[Records from a collection]
*** Block opens ***

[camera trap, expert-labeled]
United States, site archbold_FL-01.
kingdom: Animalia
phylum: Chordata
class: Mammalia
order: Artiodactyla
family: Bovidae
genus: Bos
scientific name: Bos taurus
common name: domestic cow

*** Block closes ***

### Assigned task
From the line with "phylum: Chordata" to the final line of the data above, please reproduce every line exactly and add nothing.

### Answer below
phylum: Chordata
class: Mammalia
order: Artiodactyla
family: Bovidae
genus: Bos
scientific name: Bos taurus
common name: domestic cow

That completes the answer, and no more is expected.